CIRM grantees at Sanford-Burnham have published another paper using an embryonic stem cell model to understand one of the earliest steps in human nervous system development. (We’ve blogged about their work before here.)
The group led by Alexey Terskikh has been trying to understand how a group of cells called the neural crest form nerves, skin, bone and muscle. This process has been somewhat mysterious because it happens at such an early stage in development. Scientists can’t exactly peer into a woman’s womb to see the process unfold.

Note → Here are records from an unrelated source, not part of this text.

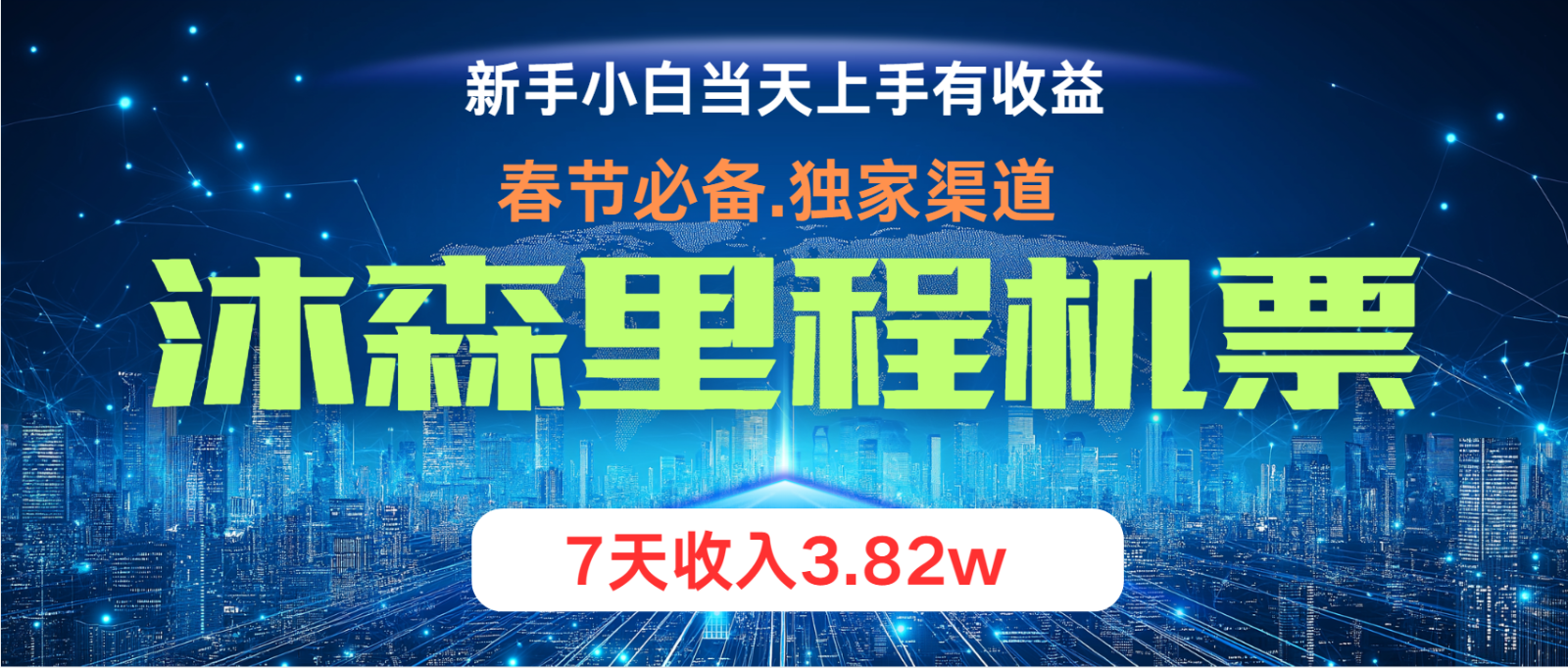 新手小白当天上手有收益

春节必备.独家渠道

沐森里程机票

7天收入3.82w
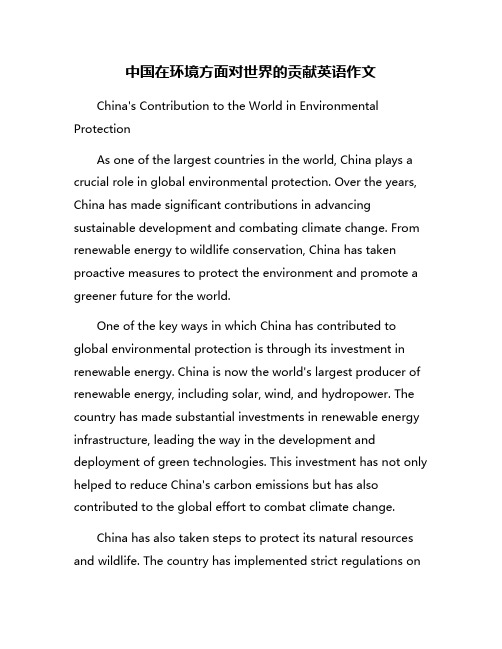 中国在环境方面对世界的贡献英语作文

China's Contribution to the World in Environmental Protection

As one of the largest countries in the world, China plays a crucial role in global environmental protection. Over the years, China has made significant contributions in advancing sustainable development and combating climate change. From renewable energy to wildlife conservation, China has taken proactive measures to protect the environment and promote a greener future for the world.

One of the key ways in which China has contributed to global environmental protection is through its investment in renewable energy. China is now the world's largest producer of renewable energy, including solar, wind, and hydropower. The country has made substantial investments in renewable energy infrastructure, leading the way in the development and deployment of green technologies. This investment has not only helped to reduce China's carbon emissions but has also contributed to the global effort to combat climate change.

China has also taken steps to protect its natural resources and wildlife. The country has implemented strict regulations on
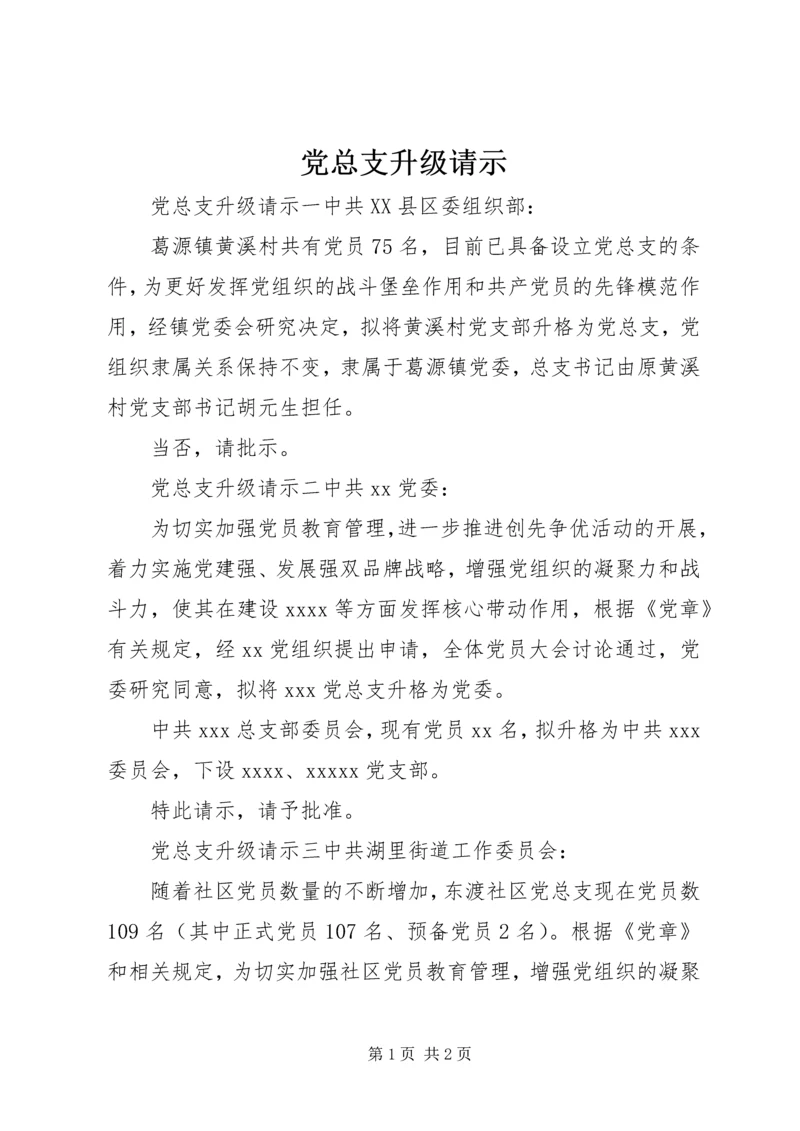 党总支升级请示

党总支升级请示一中共XX县区委组织部：

葛源镇黄溪村共有党员75名，目前已具备设立党总支的条件，为更好发挥党组织的战斗堡垒作用和共产党员的先锋模范作用，经镇党委会研究决定，拟将黄溪村党支部升格为党总支，党组织隶属关系保持不变，隶属于葛源镇党委，总支书记由原黄溪村党支部书记胡元生担任。

当否，请批示。

党总支升级请示二中共xx党委：

为切实加强党员教育管理，进一步推进创先争优活动的开展，着力实施党建强、发展强双品牌战略，增强党组织的凝聚力和战斗力，使其在建设xxxx等方面发挥核心带动作用，根据《党章》有关规定，经xx党组织提出申请，全体党员大会讨论通过，党委研究同意，拟将xxx党总支升格为党委。

中共xxx总支部委员会，现有党员xx名，拟升格为中共xxx委员会，下设xxxx、xxxxx党支部。

特此请示，请予批准。

党总支升级请示三中共湖里街道工作委员会：

随着社区党员数量的不断增加，东渡社区党总支现在党员数109名（其中正式党员107名、预备党员2名）。根据《党章》和相关规定，为切实加强社区党员教育管理，增强党组织的凝聚

第1页 共2页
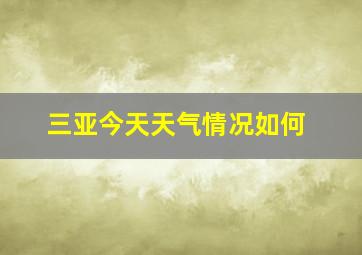 三亚今天天气情况如何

That’s where embryonic stem cells come in. These cells can form all cell types in the body, including neural crest. On their blog, Sanford-Burnham quotes first author on the May 5 Cell Stem Cell study Flavio Cimadamore:
“Neural crest cells are notoriously difficult to study in humans because of their very early and transient nature – a woman is usually not even yet aware of her pregnancy when they start to migrate and differentiate. So here we took advantage of an embryonic stem cell-based model of human neural crest previously developed in our lab to get a better understanding of the molecular pathways that control the differentiation potential of such cells in humans.”
In the current work, the team found that neural crest cells with a gene called SOX2 turned on can go on to form neurons. Those without it can’t. That’s critical information for people who are trying to understand diseases that arise from neural crest cells that go awry during development. Microphthalmia and CHARGE syndrome are two rare but debilitating childhood diseases that could benefit from knowing more about how the neural crest normally develops.
In the blog entry, Terskikh said:
“We hope this finding will be useful to researchers studying neural crest development and stem cell differentiation.”